▶ What is expected: In the post titled "For God So Loved," what does Walker's goodbye ritual of "give me some love" consist of?

***** Selected text *****

Friday, September 4, 2009

For God So Loved


Walker ignores the dickens out of me when I tell him I love him. I do this often. He can be playing, sitting in his car seat, eating, doing something silly or sweet, or just being. Most of the time, he doesn’t even look up or acknowledge my voice. If I grab him up and smother him with kisses, he just squirms and tries to get away. Cuddle with him? Ha! The boy is not interested in Granny’s expressions of love. Except…

Except when he hurts. Just let him fall down or bump his little hard head. Then he wants me, my hugs, my kisses on where it hurts. But once the momentary pain has passed, so has he. On to the next big adventure. He knows Granny is there when he hurts. But there’s too much to do to bask in this love for long.

Oh sure, we have good times. Sometimes, out of the blue, Walker reaches up and kisses me. Or he will bring my hand to his cherub bud lips for a quick smooch. When it’s time to say goodbye, he’ll “give me some love.” This consists of allowing himself to be hugged, offering his cheek for a kiss, and sometimes patting my arm. Often he’ll rest his sweet little head on my shoulder, but only briefly. Remember: he’s a busy man!

So, does this remind you of anyone? Perhaps yourself? It sure does remind me of me. God loves me so much! He tells me over and over in a variety of ways throughout my day. Sometimes it’s an audible voice; other times it’s in the way He responds to my needs. When I fall down in my daily walk, when I get boo boos that hurt, He is the first One I go running to. I’ll let Him hold me and comfort me, kiss the pains away. Sometimes I will linger because it feels so good to be in His arms. But what about the other times, the times when I am too busy to pay attention to His sweet expressions of love? The times at night when I finally give Him my undivided attention while I pray and tell Him what I need tomorrow and, oh yeah, thanks for what You did today? Too many times I give Him only enough love in return to "do my duty" in keeping the peace.

***** Dataset rows *****

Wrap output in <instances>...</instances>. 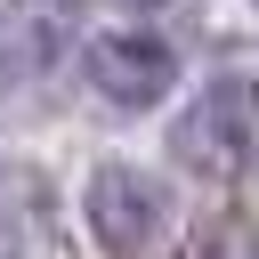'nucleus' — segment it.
<instances>
[{"label":"nucleus","instance_id":"423d86ee","mask_svg":"<svg viewBox=\"0 0 259 259\" xmlns=\"http://www.w3.org/2000/svg\"><path fill=\"white\" fill-rule=\"evenodd\" d=\"M24 57H49V24H32V32H16L8 16H0V81L24 65Z\"/></svg>","mask_w":259,"mask_h":259},{"label":"nucleus","instance_id":"7ed1b4c3","mask_svg":"<svg viewBox=\"0 0 259 259\" xmlns=\"http://www.w3.org/2000/svg\"><path fill=\"white\" fill-rule=\"evenodd\" d=\"M170 73H178V57H170L154 32H97V40H89V89L113 97V105H154V97H170Z\"/></svg>","mask_w":259,"mask_h":259},{"label":"nucleus","instance_id":"20e7f679","mask_svg":"<svg viewBox=\"0 0 259 259\" xmlns=\"http://www.w3.org/2000/svg\"><path fill=\"white\" fill-rule=\"evenodd\" d=\"M0 259H57V194L32 162H0Z\"/></svg>","mask_w":259,"mask_h":259},{"label":"nucleus","instance_id":"6e6552de","mask_svg":"<svg viewBox=\"0 0 259 259\" xmlns=\"http://www.w3.org/2000/svg\"><path fill=\"white\" fill-rule=\"evenodd\" d=\"M130 8H154V0H130Z\"/></svg>","mask_w":259,"mask_h":259},{"label":"nucleus","instance_id":"f257e3e1","mask_svg":"<svg viewBox=\"0 0 259 259\" xmlns=\"http://www.w3.org/2000/svg\"><path fill=\"white\" fill-rule=\"evenodd\" d=\"M251 146H259V89H251V73H219V81H202L194 105L170 121V154H178V170H194V178H210V186L243 178V170H251Z\"/></svg>","mask_w":259,"mask_h":259},{"label":"nucleus","instance_id":"0eeeda50","mask_svg":"<svg viewBox=\"0 0 259 259\" xmlns=\"http://www.w3.org/2000/svg\"><path fill=\"white\" fill-rule=\"evenodd\" d=\"M40 8H49V16H73V8H81V0H40Z\"/></svg>","mask_w":259,"mask_h":259},{"label":"nucleus","instance_id":"39448f33","mask_svg":"<svg viewBox=\"0 0 259 259\" xmlns=\"http://www.w3.org/2000/svg\"><path fill=\"white\" fill-rule=\"evenodd\" d=\"M186 259H259V227H251V219H219Z\"/></svg>","mask_w":259,"mask_h":259},{"label":"nucleus","instance_id":"f03ea898","mask_svg":"<svg viewBox=\"0 0 259 259\" xmlns=\"http://www.w3.org/2000/svg\"><path fill=\"white\" fill-rule=\"evenodd\" d=\"M89 235H97L105 259H146L154 235H162V186L130 162L89 170Z\"/></svg>","mask_w":259,"mask_h":259}]
</instances>
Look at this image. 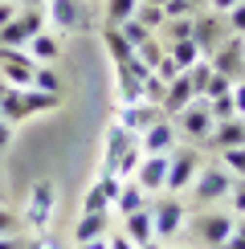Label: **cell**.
Masks as SVG:
<instances>
[{"label": "cell", "mask_w": 245, "mask_h": 249, "mask_svg": "<svg viewBox=\"0 0 245 249\" xmlns=\"http://www.w3.org/2000/svg\"><path fill=\"white\" fill-rule=\"evenodd\" d=\"M82 213H110V200L102 196L98 184H90V192L82 196Z\"/></svg>", "instance_id": "cell-36"}, {"label": "cell", "mask_w": 245, "mask_h": 249, "mask_svg": "<svg viewBox=\"0 0 245 249\" xmlns=\"http://www.w3.org/2000/svg\"><path fill=\"white\" fill-rule=\"evenodd\" d=\"M225 29H229L233 37H245V0L237 8H229V13H225Z\"/></svg>", "instance_id": "cell-39"}, {"label": "cell", "mask_w": 245, "mask_h": 249, "mask_svg": "<svg viewBox=\"0 0 245 249\" xmlns=\"http://www.w3.org/2000/svg\"><path fill=\"white\" fill-rule=\"evenodd\" d=\"M233 188V176L221 168V163H200V172H196V180L188 184V192H192V200L196 204H217L225 200Z\"/></svg>", "instance_id": "cell-1"}, {"label": "cell", "mask_w": 245, "mask_h": 249, "mask_svg": "<svg viewBox=\"0 0 245 249\" xmlns=\"http://www.w3.org/2000/svg\"><path fill=\"white\" fill-rule=\"evenodd\" d=\"M176 139H180L176 123H172L168 115H159L147 131L139 135V147H143V155H172V151H176Z\"/></svg>", "instance_id": "cell-7"}, {"label": "cell", "mask_w": 245, "mask_h": 249, "mask_svg": "<svg viewBox=\"0 0 245 249\" xmlns=\"http://www.w3.org/2000/svg\"><path fill=\"white\" fill-rule=\"evenodd\" d=\"M176 249H188V245H176Z\"/></svg>", "instance_id": "cell-57"}, {"label": "cell", "mask_w": 245, "mask_h": 249, "mask_svg": "<svg viewBox=\"0 0 245 249\" xmlns=\"http://www.w3.org/2000/svg\"><path fill=\"white\" fill-rule=\"evenodd\" d=\"M106 245H110V249H139L131 237H122V233H106Z\"/></svg>", "instance_id": "cell-45"}, {"label": "cell", "mask_w": 245, "mask_h": 249, "mask_svg": "<svg viewBox=\"0 0 245 249\" xmlns=\"http://www.w3.org/2000/svg\"><path fill=\"white\" fill-rule=\"evenodd\" d=\"M200 0H163V20H180V17H196Z\"/></svg>", "instance_id": "cell-32"}, {"label": "cell", "mask_w": 245, "mask_h": 249, "mask_svg": "<svg viewBox=\"0 0 245 249\" xmlns=\"http://www.w3.org/2000/svg\"><path fill=\"white\" fill-rule=\"evenodd\" d=\"M139 160H143V147H139V139H135L127 151H122V160H119L115 176H119V180H131V176H135V168H139Z\"/></svg>", "instance_id": "cell-29"}, {"label": "cell", "mask_w": 245, "mask_h": 249, "mask_svg": "<svg viewBox=\"0 0 245 249\" xmlns=\"http://www.w3.org/2000/svg\"><path fill=\"white\" fill-rule=\"evenodd\" d=\"M168 57L176 61L180 70H188V66H196V61H200V49H196V41H192V37H184V41H172V45H168Z\"/></svg>", "instance_id": "cell-25"}, {"label": "cell", "mask_w": 245, "mask_h": 249, "mask_svg": "<svg viewBox=\"0 0 245 249\" xmlns=\"http://www.w3.org/2000/svg\"><path fill=\"white\" fill-rule=\"evenodd\" d=\"M78 249H110V245H106V237H94V241H82Z\"/></svg>", "instance_id": "cell-51"}, {"label": "cell", "mask_w": 245, "mask_h": 249, "mask_svg": "<svg viewBox=\"0 0 245 249\" xmlns=\"http://www.w3.org/2000/svg\"><path fill=\"white\" fill-rule=\"evenodd\" d=\"M94 184L102 188V196H106V200L115 204V196H119V188H122V180H119V176H115V172H98V180H94Z\"/></svg>", "instance_id": "cell-40"}, {"label": "cell", "mask_w": 245, "mask_h": 249, "mask_svg": "<svg viewBox=\"0 0 245 249\" xmlns=\"http://www.w3.org/2000/svg\"><path fill=\"white\" fill-rule=\"evenodd\" d=\"M237 4H241V0H209V8H212L217 17H225L229 8H237Z\"/></svg>", "instance_id": "cell-49"}, {"label": "cell", "mask_w": 245, "mask_h": 249, "mask_svg": "<svg viewBox=\"0 0 245 249\" xmlns=\"http://www.w3.org/2000/svg\"><path fill=\"white\" fill-rule=\"evenodd\" d=\"M172 123H176V135L188 143H209V135H212V115H209L204 98H192L180 115H172Z\"/></svg>", "instance_id": "cell-2"}, {"label": "cell", "mask_w": 245, "mask_h": 249, "mask_svg": "<svg viewBox=\"0 0 245 249\" xmlns=\"http://www.w3.org/2000/svg\"><path fill=\"white\" fill-rule=\"evenodd\" d=\"M8 90H13V86H8V82H4V78H0V98H4V94H8Z\"/></svg>", "instance_id": "cell-53"}, {"label": "cell", "mask_w": 245, "mask_h": 249, "mask_svg": "<svg viewBox=\"0 0 245 249\" xmlns=\"http://www.w3.org/2000/svg\"><path fill=\"white\" fill-rule=\"evenodd\" d=\"M212 70L237 82V74L245 70V37H233V41L225 37L221 45H217V57H212Z\"/></svg>", "instance_id": "cell-12"}, {"label": "cell", "mask_w": 245, "mask_h": 249, "mask_svg": "<svg viewBox=\"0 0 245 249\" xmlns=\"http://www.w3.org/2000/svg\"><path fill=\"white\" fill-rule=\"evenodd\" d=\"M33 86H37V90H49V94H61L57 70H53V66H37V70H33Z\"/></svg>", "instance_id": "cell-31"}, {"label": "cell", "mask_w": 245, "mask_h": 249, "mask_svg": "<svg viewBox=\"0 0 245 249\" xmlns=\"http://www.w3.org/2000/svg\"><path fill=\"white\" fill-rule=\"evenodd\" d=\"M139 249H159V241H147V245H139Z\"/></svg>", "instance_id": "cell-54"}, {"label": "cell", "mask_w": 245, "mask_h": 249, "mask_svg": "<svg viewBox=\"0 0 245 249\" xmlns=\"http://www.w3.org/2000/svg\"><path fill=\"white\" fill-rule=\"evenodd\" d=\"M229 204H233V216H245V180H233V188H229Z\"/></svg>", "instance_id": "cell-41"}, {"label": "cell", "mask_w": 245, "mask_h": 249, "mask_svg": "<svg viewBox=\"0 0 245 249\" xmlns=\"http://www.w3.org/2000/svg\"><path fill=\"white\" fill-rule=\"evenodd\" d=\"M143 4H159V8H163V0H143Z\"/></svg>", "instance_id": "cell-55"}, {"label": "cell", "mask_w": 245, "mask_h": 249, "mask_svg": "<svg viewBox=\"0 0 245 249\" xmlns=\"http://www.w3.org/2000/svg\"><path fill=\"white\" fill-rule=\"evenodd\" d=\"M8 147H13V123H4V119H0V155H4Z\"/></svg>", "instance_id": "cell-47"}, {"label": "cell", "mask_w": 245, "mask_h": 249, "mask_svg": "<svg viewBox=\"0 0 245 249\" xmlns=\"http://www.w3.org/2000/svg\"><path fill=\"white\" fill-rule=\"evenodd\" d=\"M204 4H209V0H204Z\"/></svg>", "instance_id": "cell-58"}, {"label": "cell", "mask_w": 245, "mask_h": 249, "mask_svg": "<svg viewBox=\"0 0 245 249\" xmlns=\"http://www.w3.org/2000/svg\"><path fill=\"white\" fill-rule=\"evenodd\" d=\"M163 86H168V82H163L156 70H151L147 78H143V102H151V107H159L163 102Z\"/></svg>", "instance_id": "cell-34"}, {"label": "cell", "mask_w": 245, "mask_h": 249, "mask_svg": "<svg viewBox=\"0 0 245 249\" xmlns=\"http://www.w3.org/2000/svg\"><path fill=\"white\" fill-rule=\"evenodd\" d=\"M204 102H209V115H212V123L241 119V115H237V107H233V90H229V94H221V98H204Z\"/></svg>", "instance_id": "cell-27"}, {"label": "cell", "mask_w": 245, "mask_h": 249, "mask_svg": "<svg viewBox=\"0 0 245 249\" xmlns=\"http://www.w3.org/2000/svg\"><path fill=\"white\" fill-rule=\"evenodd\" d=\"M184 37H192V17L163 20V41H184Z\"/></svg>", "instance_id": "cell-37"}, {"label": "cell", "mask_w": 245, "mask_h": 249, "mask_svg": "<svg viewBox=\"0 0 245 249\" xmlns=\"http://www.w3.org/2000/svg\"><path fill=\"white\" fill-rule=\"evenodd\" d=\"M229 90H233V78H225V74L212 70V78H209V86H204L200 98H221V94H229Z\"/></svg>", "instance_id": "cell-38"}, {"label": "cell", "mask_w": 245, "mask_h": 249, "mask_svg": "<svg viewBox=\"0 0 245 249\" xmlns=\"http://www.w3.org/2000/svg\"><path fill=\"white\" fill-rule=\"evenodd\" d=\"M106 233H110V213H82L78 225H74V245L94 241V237H106Z\"/></svg>", "instance_id": "cell-18"}, {"label": "cell", "mask_w": 245, "mask_h": 249, "mask_svg": "<svg viewBox=\"0 0 245 249\" xmlns=\"http://www.w3.org/2000/svg\"><path fill=\"white\" fill-rule=\"evenodd\" d=\"M204 147H217V151H229V147H245V119H225V123H212V135Z\"/></svg>", "instance_id": "cell-15"}, {"label": "cell", "mask_w": 245, "mask_h": 249, "mask_svg": "<svg viewBox=\"0 0 245 249\" xmlns=\"http://www.w3.org/2000/svg\"><path fill=\"white\" fill-rule=\"evenodd\" d=\"M229 37V29H225V17H192V41H196L200 57L204 53H217V45Z\"/></svg>", "instance_id": "cell-9"}, {"label": "cell", "mask_w": 245, "mask_h": 249, "mask_svg": "<svg viewBox=\"0 0 245 249\" xmlns=\"http://www.w3.org/2000/svg\"><path fill=\"white\" fill-rule=\"evenodd\" d=\"M233 107H237V115L245 119V82H233Z\"/></svg>", "instance_id": "cell-46"}, {"label": "cell", "mask_w": 245, "mask_h": 249, "mask_svg": "<svg viewBox=\"0 0 245 249\" xmlns=\"http://www.w3.org/2000/svg\"><path fill=\"white\" fill-rule=\"evenodd\" d=\"M0 45L4 49H29V29H25V20H20V13L8 20V25H0Z\"/></svg>", "instance_id": "cell-23"}, {"label": "cell", "mask_w": 245, "mask_h": 249, "mask_svg": "<svg viewBox=\"0 0 245 249\" xmlns=\"http://www.w3.org/2000/svg\"><path fill=\"white\" fill-rule=\"evenodd\" d=\"M25 249H66V245H61V241H57V237H53V233H49V229H45V233H37V237H33V241H25Z\"/></svg>", "instance_id": "cell-44"}, {"label": "cell", "mask_w": 245, "mask_h": 249, "mask_svg": "<svg viewBox=\"0 0 245 249\" xmlns=\"http://www.w3.org/2000/svg\"><path fill=\"white\" fill-rule=\"evenodd\" d=\"M119 29H122V37H127V41H131V49H139V45H143V41H151V37H156V33H151V29H147V25H139V20H135V17H131V20H127V25H119Z\"/></svg>", "instance_id": "cell-35"}, {"label": "cell", "mask_w": 245, "mask_h": 249, "mask_svg": "<svg viewBox=\"0 0 245 249\" xmlns=\"http://www.w3.org/2000/svg\"><path fill=\"white\" fill-rule=\"evenodd\" d=\"M139 0H106V25H127L135 17Z\"/></svg>", "instance_id": "cell-26"}, {"label": "cell", "mask_w": 245, "mask_h": 249, "mask_svg": "<svg viewBox=\"0 0 245 249\" xmlns=\"http://www.w3.org/2000/svg\"><path fill=\"white\" fill-rule=\"evenodd\" d=\"M29 57H33L37 66H53V61L61 57V41H57L53 33H45V29H41L37 37H29Z\"/></svg>", "instance_id": "cell-19"}, {"label": "cell", "mask_w": 245, "mask_h": 249, "mask_svg": "<svg viewBox=\"0 0 245 249\" xmlns=\"http://www.w3.org/2000/svg\"><path fill=\"white\" fill-rule=\"evenodd\" d=\"M20 225H25V221H20L17 213H8L4 200H0V237H4V233H20Z\"/></svg>", "instance_id": "cell-42"}, {"label": "cell", "mask_w": 245, "mask_h": 249, "mask_svg": "<svg viewBox=\"0 0 245 249\" xmlns=\"http://www.w3.org/2000/svg\"><path fill=\"white\" fill-rule=\"evenodd\" d=\"M0 200H4V180H0Z\"/></svg>", "instance_id": "cell-56"}, {"label": "cell", "mask_w": 245, "mask_h": 249, "mask_svg": "<svg viewBox=\"0 0 245 249\" xmlns=\"http://www.w3.org/2000/svg\"><path fill=\"white\" fill-rule=\"evenodd\" d=\"M0 119L13 123V127H17L20 119H29V110H25V90H8V94L0 98Z\"/></svg>", "instance_id": "cell-24"}, {"label": "cell", "mask_w": 245, "mask_h": 249, "mask_svg": "<svg viewBox=\"0 0 245 249\" xmlns=\"http://www.w3.org/2000/svg\"><path fill=\"white\" fill-rule=\"evenodd\" d=\"M102 41H106V53H110V61H115V66L135 53V49H131V41L122 37V29H119V25H106V29H102Z\"/></svg>", "instance_id": "cell-22"}, {"label": "cell", "mask_w": 245, "mask_h": 249, "mask_svg": "<svg viewBox=\"0 0 245 249\" xmlns=\"http://www.w3.org/2000/svg\"><path fill=\"white\" fill-rule=\"evenodd\" d=\"M184 74H188V82H192V94H204V86H209V78H212V61H196V66H188V70H184Z\"/></svg>", "instance_id": "cell-28"}, {"label": "cell", "mask_w": 245, "mask_h": 249, "mask_svg": "<svg viewBox=\"0 0 245 249\" xmlns=\"http://www.w3.org/2000/svg\"><path fill=\"white\" fill-rule=\"evenodd\" d=\"M221 168L233 176V180H245V147H229L221 151Z\"/></svg>", "instance_id": "cell-30"}, {"label": "cell", "mask_w": 245, "mask_h": 249, "mask_svg": "<svg viewBox=\"0 0 245 249\" xmlns=\"http://www.w3.org/2000/svg\"><path fill=\"white\" fill-rule=\"evenodd\" d=\"M131 180H135L147 196H151V192H159V196H163V184H168V155H143Z\"/></svg>", "instance_id": "cell-11"}, {"label": "cell", "mask_w": 245, "mask_h": 249, "mask_svg": "<svg viewBox=\"0 0 245 249\" xmlns=\"http://www.w3.org/2000/svg\"><path fill=\"white\" fill-rule=\"evenodd\" d=\"M0 249H25V241H20L17 233H4L0 237Z\"/></svg>", "instance_id": "cell-50"}, {"label": "cell", "mask_w": 245, "mask_h": 249, "mask_svg": "<svg viewBox=\"0 0 245 249\" xmlns=\"http://www.w3.org/2000/svg\"><path fill=\"white\" fill-rule=\"evenodd\" d=\"M122 237H131L135 245H147V241H156L151 209H139V213H127V216H122Z\"/></svg>", "instance_id": "cell-17"}, {"label": "cell", "mask_w": 245, "mask_h": 249, "mask_svg": "<svg viewBox=\"0 0 245 249\" xmlns=\"http://www.w3.org/2000/svg\"><path fill=\"white\" fill-rule=\"evenodd\" d=\"M151 209V225H156V241H163V237H176L184 229V221H188V209H184V200L180 196H163V200L156 204H147Z\"/></svg>", "instance_id": "cell-4"}, {"label": "cell", "mask_w": 245, "mask_h": 249, "mask_svg": "<svg viewBox=\"0 0 245 249\" xmlns=\"http://www.w3.org/2000/svg\"><path fill=\"white\" fill-rule=\"evenodd\" d=\"M119 102H143V78L151 74L147 66H143V61L131 53L127 61H119Z\"/></svg>", "instance_id": "cell-8"}, {"label": "cell", "mask_w": 245, "mask_h": 249, "mask_svg": "<svg viewBox=\"0 0 245 249\" xmlns=\"http://www.w3.org/2000/svg\"><path fill=\"white\" fill-rule=\"evenodd\" d=\"M135 20H139V25H147L151 33H156V29H163V8H159V4H143V0H139Z\"/></svg>", "instance_id": "cell-33"}, {"label": "cell", "mask_w": 245, "mask_h": 249, "mask_svg": "<svg viewBox=\"0 0 245 249\" xmlns=\"http://www.w3.org/2000/svg\"><path fill=\"white\" fill-rule=\"evenodd\" d=\"M225 249H245V216H233V233L225 241Z\"/></svg>", "instance_id": "cell-43"}, {"label": "cell", "mask_w": 245, "mask_h": 249, "mask_svg": "<svg viewBox=\"0 0 245 249\" xmlns=\"http://www.w3.org/2000/svg\"><path fill=\"white\" fill-rule=\"evenodd\" d=\"M192 98H196V94H192V82H188V74L180 70V74L172 78L168 86H163V102H159V110H163V115L172 119V115H180V110L188 107Z\"/></svg>", "instance_id": "cell-14"}, {"label": "cell", "mask_w": 245, "mask_h": 249, "mask_svg": "<svg viewBox=\"0 0 245 249\" xmlns=\"http://www.w3.org/2000/svg\"><path fill=\"white\" fill-rule=\"evenodd\" d=\"M57 107H61V94H49V90H37V86L25 90V110H29V119H33V115H49V110H57Z\"/></svg>", "instance_id": "cell-21"}, {"label": "cell", "mask_w": 245, "mask_h": 249, "mask_svg": "<svg viewBox=\"0 0 245 249\" xmlns=\"http://www.w3.org/2000/svg\"><path fill=\"white\" fill-rule=\"evenodd\" d=\"M53 184L49 180H41V184H33V196H29V209H25V216L20 221L29 225L33 233H45L49 229V221H53Z\"/></svg>", "instance_id": "cell-5"}, {"label": "cell", "mask_w": 245, "mask_h": 249, "mask_svg": "<svg viewBox=\"0 0 245 249\" xmlns=\"http://www.w3.org/2000/svg\"><path fill=\"white\" fill-rule=\"evenodd\" d=\"M131 143H135V135L122 131L119 123H110V127H106V143H102V168L98 172H115L119 160H122V151H127Z\"/></svg>", "instance_id": "cell-13"}, {"label": "cell", "mask_w": 245, "mask_h": 249, "mask_svg": "<svg viewBox=\"0 0 245 249\" xmlns=\"http://www.w3.org/2000/svg\"><path fill=\"white\" fill-rule=\"evenodd\" d=\"M45 20H53V25L66 29V33L82 29V8H78V0H45Z\"/></svg>", "instance_id": "cell-16"}, {"label": "cell", "mask_w": 245, "mask_h": 249, "mask_svg": "<svg viewBox=\"0 0 245 249\" xmlns=\"http://www.w3.org/2000/svg\"><path fill=\"white\" fill-rule=\"evenodd\" d=\"M159 115H163V110H159V107H151V102H122V107H119V115H115V123H119L122 131H131V135L139 139V135L147 131Z\"/></svg>", "instance_id": "cell-10"}, {"label": "cell", "mask_w": 245, "mask_h": 249, "mask_svg": "<svg viewBox=\"0 0 245 249\" xmlns=\"http://www.w3.org/2000/svg\"><path fill=\"white\" fill-rule=\"evenodd\" d=\"M20 8H45V0H20Z\"/></svg>", "instance_id": "cell-52"}, {"label": "cell", "mask_w": 245, "mask_h": 249, "mask_svg": "<svg viewBox=\"0 0 245 249\" xmlns=\"http://www.w3.org/2000/svg\"><path fill=\"white\" fill-rule=\"evenodd\" d=\"M196 172H200L196 147H176V151L168 155V184H163V192H172V196L188 192V184L196 180Z\"/></svg>", "instance_id": "cell-3"}, {"label": "cell", "mask_w": 245, "mask_h": 249, "mask_svg": "<svg viewBox=\"0 0 245 249\" xmlns=\"http://www.w3.org/2000/svg\"><path fill=\"white\" fill-rule=\"evenodd\" d=\"M119 216H127V213H139V209H147V192L139 188L135 180H122V188H119V196H115V204H110Z\"/></svg>", "instance_id": "cell-20"}, {"label": "cell", "mask_w": 245, "mask_h": 249, "mask_svg": "<svg viewBox=\"0 0 245 249\" xmlns=\"http://www.w3.org/2000/svg\"><path fill=\"white\" fill-rule=\"evenodd\" d=\"M192 233H196L209 249H225V241H229V233H233V213H200L196 221H192Z\"/></svg>", "instance_id": "cell-6"}, {"label": "cell", "mask_w": 245, "mask_h": 249, "mask_svg": "<svg viewBox=\"0 0 245 249\" xmlns=\"http://www.w3.org/2000/svg\"><path fill=\"white\" fill-rule=\"evenodd\" d=\"M17 13H20V4H13V0H0V25H8Z\"/></svg>", "instance_id": "cell-48"}]
</instances>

*****

▶ Output for this exercise: It consists of Walker allowing himself to be hugged, offering his cheek for a kiss, and sometimes patting Granny's arm.